Welche Entwicklungen halten Sie für wirklich smart? Zum Beispiel solche, die Heizung und Lüftung so intelligent steuern, dass möglichst wenig Energie verbraucht wird und das Ganze dennoch benutzerfreundlich bleibt. Das heisst, dass ich zum Beispiel zwischendurch auch mal das Fenster aufmachen kann. Ich fände es auch smart, Materialien zu entwickeln, die es erlaubten, ohne Steckdosen und Kabel auszukommen. Damit ich zum Beispiel die Lampe irgendwo hinstellen kann und sie kabellos wohnliches Licht liefert.
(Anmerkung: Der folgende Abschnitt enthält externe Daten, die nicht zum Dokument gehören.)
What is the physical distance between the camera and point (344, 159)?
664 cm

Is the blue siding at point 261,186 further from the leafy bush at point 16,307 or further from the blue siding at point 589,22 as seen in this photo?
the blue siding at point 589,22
Wann macht Wohnen glücklich? Kürzlich haben wir an der ETH eine Konferenz zu «Wohnen in sich entwickelnden Ländern des globalen Südens» veranstaltet. Was Menschen dort gern hätten, ist für uns völlig selbstverständlich. Und ich spreche nicht von der Waschmaschine oder vom Staubsauger.

Sondern? Von Sicherheit. In vielen Ländern verlieren Menschen von einem Tag auf den anderen ihre Bleibe und müssen ihre Wohnung oder ihr Haus verlassen. Kein Vertrag oder Rechtswesen hilft ihnen. Sicherheit im Wohnverhältnis und die Einbettung in ein nachbarschaftliches gesundes Umfeld sind das Wichtigste zum glücklichen Wohnen.